_What this task involves_:
Pick out every line in the data below that contains the word "brick" and copy each of those lines.

_Material provided_:
---------------
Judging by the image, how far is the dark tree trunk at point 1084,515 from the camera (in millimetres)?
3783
---------------
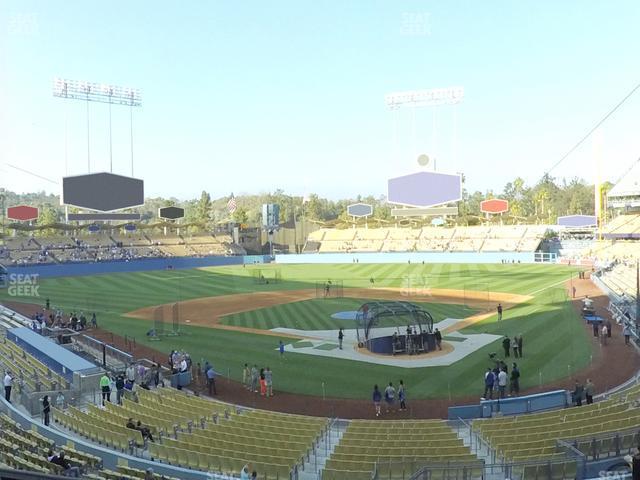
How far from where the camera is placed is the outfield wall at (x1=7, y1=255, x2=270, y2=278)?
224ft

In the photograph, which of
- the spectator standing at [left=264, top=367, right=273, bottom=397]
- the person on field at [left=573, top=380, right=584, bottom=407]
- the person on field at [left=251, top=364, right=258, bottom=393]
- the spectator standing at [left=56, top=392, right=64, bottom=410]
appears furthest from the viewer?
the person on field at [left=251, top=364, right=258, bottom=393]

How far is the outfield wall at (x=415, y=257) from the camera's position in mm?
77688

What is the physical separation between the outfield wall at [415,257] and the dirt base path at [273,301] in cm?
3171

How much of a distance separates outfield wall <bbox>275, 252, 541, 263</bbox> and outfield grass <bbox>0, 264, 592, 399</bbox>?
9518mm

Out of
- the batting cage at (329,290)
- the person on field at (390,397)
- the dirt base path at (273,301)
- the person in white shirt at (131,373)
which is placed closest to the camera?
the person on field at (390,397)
---------------
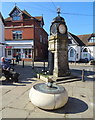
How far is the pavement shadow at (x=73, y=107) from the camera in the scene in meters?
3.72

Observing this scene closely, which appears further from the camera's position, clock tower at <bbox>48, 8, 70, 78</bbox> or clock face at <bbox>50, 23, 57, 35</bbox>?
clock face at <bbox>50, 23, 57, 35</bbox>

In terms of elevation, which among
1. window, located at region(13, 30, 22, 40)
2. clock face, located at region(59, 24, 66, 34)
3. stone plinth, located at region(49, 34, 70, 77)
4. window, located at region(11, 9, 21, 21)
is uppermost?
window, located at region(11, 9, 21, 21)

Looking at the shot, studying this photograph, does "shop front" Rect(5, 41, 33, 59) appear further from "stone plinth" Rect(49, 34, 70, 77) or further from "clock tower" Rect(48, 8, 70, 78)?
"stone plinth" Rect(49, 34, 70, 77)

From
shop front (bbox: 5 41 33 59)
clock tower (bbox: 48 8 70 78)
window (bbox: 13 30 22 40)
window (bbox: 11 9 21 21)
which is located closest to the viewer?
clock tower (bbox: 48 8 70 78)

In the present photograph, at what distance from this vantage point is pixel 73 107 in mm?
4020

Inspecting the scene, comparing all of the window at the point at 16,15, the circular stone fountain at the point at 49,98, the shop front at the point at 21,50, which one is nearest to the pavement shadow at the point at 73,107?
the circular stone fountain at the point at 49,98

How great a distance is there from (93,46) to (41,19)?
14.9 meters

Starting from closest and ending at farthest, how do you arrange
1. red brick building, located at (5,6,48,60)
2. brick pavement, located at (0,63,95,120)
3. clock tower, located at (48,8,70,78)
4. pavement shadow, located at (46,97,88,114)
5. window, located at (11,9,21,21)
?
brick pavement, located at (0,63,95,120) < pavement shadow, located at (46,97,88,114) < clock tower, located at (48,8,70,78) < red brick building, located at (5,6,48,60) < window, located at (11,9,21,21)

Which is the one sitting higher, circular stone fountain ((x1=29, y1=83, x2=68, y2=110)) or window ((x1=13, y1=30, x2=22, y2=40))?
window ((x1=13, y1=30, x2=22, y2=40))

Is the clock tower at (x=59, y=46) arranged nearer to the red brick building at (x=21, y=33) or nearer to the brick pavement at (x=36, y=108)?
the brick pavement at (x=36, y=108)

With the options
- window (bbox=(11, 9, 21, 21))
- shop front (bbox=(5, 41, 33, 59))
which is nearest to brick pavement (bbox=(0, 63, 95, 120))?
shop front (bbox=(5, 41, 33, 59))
---------------
_Reply to the exercise_:
1. red brick building, located at (5,6,48,60)
2. brick pavement, located at (0,63,95,120)
brick pavement, located at (0,63,95,120) < pavement shadow, located at (46,97,88,114) < clock tower, located at (48,8,70,78) < red brick building, located at (5,6,48,60) < window, located at (11,9,21,21)
Is the clock tower at (x=59, y=46) arranged nearer to the red brick building at (x=21, y=33) or nearer to the brick pavement at (x=36, y=108)?
the brick pavement at (x=36, y=108)
which is nearest to brick pavement (bbox=(0, 63, 95, 120))?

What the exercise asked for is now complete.